What is expected: When the string "constant" is part of a line in the data below, report the whole line.

Collected data
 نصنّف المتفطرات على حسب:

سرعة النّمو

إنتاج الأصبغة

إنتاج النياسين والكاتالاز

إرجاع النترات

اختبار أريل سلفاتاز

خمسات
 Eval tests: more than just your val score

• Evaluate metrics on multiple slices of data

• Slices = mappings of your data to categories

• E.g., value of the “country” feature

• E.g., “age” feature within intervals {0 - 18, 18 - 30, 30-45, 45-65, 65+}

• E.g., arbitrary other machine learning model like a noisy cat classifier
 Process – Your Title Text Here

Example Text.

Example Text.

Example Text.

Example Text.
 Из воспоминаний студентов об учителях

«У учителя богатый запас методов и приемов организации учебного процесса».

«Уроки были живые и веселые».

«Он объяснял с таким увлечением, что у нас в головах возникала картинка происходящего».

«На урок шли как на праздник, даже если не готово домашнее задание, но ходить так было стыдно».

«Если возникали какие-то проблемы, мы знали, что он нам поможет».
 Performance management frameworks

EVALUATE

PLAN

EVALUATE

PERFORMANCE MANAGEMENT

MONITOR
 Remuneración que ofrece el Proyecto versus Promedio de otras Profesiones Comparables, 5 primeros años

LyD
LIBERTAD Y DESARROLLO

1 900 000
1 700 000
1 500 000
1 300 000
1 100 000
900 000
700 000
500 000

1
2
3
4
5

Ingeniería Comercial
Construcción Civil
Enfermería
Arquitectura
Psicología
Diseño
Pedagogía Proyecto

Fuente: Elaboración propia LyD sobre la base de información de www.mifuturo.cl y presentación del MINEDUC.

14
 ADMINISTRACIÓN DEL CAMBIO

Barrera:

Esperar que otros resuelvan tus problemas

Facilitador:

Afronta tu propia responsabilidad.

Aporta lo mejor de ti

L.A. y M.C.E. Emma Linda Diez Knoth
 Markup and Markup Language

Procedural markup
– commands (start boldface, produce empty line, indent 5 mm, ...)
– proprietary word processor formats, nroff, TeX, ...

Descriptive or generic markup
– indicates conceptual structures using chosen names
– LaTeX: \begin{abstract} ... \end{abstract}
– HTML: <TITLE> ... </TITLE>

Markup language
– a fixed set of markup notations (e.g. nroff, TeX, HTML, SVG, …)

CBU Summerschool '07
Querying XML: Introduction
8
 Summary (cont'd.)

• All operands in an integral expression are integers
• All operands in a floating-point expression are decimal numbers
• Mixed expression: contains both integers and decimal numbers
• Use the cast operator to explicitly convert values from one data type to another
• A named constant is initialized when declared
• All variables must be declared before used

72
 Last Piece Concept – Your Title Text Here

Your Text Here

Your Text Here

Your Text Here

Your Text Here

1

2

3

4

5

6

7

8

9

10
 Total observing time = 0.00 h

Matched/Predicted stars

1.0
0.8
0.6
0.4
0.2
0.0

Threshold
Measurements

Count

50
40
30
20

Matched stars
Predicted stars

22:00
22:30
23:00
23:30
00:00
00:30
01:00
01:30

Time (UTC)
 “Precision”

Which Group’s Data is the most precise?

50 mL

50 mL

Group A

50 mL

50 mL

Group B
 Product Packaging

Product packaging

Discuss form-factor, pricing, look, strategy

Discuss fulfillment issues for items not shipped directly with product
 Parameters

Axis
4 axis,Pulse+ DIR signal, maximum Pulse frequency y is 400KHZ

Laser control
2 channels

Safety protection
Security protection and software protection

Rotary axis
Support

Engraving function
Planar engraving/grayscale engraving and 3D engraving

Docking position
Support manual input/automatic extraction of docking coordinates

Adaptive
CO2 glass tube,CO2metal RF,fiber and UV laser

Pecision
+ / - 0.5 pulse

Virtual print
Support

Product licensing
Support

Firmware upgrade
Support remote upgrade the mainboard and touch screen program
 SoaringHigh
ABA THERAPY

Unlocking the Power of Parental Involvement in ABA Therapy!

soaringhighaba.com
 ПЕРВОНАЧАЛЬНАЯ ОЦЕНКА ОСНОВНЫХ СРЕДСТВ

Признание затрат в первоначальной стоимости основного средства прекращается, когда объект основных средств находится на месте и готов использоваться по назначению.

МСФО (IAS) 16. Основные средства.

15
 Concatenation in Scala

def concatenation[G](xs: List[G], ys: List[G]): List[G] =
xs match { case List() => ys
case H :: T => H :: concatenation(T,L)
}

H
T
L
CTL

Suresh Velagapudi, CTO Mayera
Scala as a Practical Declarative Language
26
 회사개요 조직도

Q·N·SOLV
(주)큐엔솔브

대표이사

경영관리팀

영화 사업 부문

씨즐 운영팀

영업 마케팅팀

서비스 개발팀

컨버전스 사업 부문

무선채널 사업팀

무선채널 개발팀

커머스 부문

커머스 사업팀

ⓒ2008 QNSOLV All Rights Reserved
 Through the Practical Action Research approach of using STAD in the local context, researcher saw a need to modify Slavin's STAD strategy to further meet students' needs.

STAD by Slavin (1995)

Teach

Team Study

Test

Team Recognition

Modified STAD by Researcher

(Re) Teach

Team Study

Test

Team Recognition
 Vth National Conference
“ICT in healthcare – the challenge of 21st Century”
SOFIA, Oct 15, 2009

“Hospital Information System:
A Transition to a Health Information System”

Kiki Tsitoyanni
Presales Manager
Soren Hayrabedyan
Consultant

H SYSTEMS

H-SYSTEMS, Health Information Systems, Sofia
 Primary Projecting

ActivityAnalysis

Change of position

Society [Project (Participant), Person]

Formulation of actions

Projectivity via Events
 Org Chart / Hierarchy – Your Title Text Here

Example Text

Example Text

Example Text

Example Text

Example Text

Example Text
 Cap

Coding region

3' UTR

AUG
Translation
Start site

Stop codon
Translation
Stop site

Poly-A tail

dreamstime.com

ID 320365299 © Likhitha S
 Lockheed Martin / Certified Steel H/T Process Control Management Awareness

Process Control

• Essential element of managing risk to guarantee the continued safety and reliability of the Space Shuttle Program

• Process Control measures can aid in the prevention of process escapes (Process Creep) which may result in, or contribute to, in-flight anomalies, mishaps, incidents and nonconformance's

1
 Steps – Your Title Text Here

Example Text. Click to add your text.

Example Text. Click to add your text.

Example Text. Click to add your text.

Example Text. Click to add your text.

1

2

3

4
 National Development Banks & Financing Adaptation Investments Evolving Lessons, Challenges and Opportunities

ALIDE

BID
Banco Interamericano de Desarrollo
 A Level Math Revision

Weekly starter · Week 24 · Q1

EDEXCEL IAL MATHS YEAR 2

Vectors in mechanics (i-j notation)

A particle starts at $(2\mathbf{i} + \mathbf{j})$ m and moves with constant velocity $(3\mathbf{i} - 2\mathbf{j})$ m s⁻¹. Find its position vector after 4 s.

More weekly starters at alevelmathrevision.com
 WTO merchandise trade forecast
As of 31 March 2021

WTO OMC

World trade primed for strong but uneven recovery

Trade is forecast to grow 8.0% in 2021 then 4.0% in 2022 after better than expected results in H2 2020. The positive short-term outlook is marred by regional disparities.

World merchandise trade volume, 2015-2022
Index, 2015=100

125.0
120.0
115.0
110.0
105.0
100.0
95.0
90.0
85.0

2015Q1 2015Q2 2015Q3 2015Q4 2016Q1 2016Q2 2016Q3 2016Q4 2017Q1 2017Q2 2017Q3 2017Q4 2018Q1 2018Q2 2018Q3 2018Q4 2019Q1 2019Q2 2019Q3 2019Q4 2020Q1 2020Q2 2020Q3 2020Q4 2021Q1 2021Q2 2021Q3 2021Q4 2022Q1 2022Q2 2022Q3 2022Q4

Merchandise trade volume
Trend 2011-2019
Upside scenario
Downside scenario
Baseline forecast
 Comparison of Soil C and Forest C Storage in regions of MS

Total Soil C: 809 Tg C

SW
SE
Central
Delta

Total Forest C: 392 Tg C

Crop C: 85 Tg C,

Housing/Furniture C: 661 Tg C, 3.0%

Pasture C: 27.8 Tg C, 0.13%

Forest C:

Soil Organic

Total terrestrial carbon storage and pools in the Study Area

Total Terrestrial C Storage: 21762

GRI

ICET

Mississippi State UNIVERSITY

Response to the task:
• A named constant is initialized when declared
A particle starts at $(2\mathbf{i} + \mathbf{j})$ m and moves with constant velocity $(3\mathbf{i} - 2\mathbf{j})$ m s⁻¹. Find its position vector after 4 s.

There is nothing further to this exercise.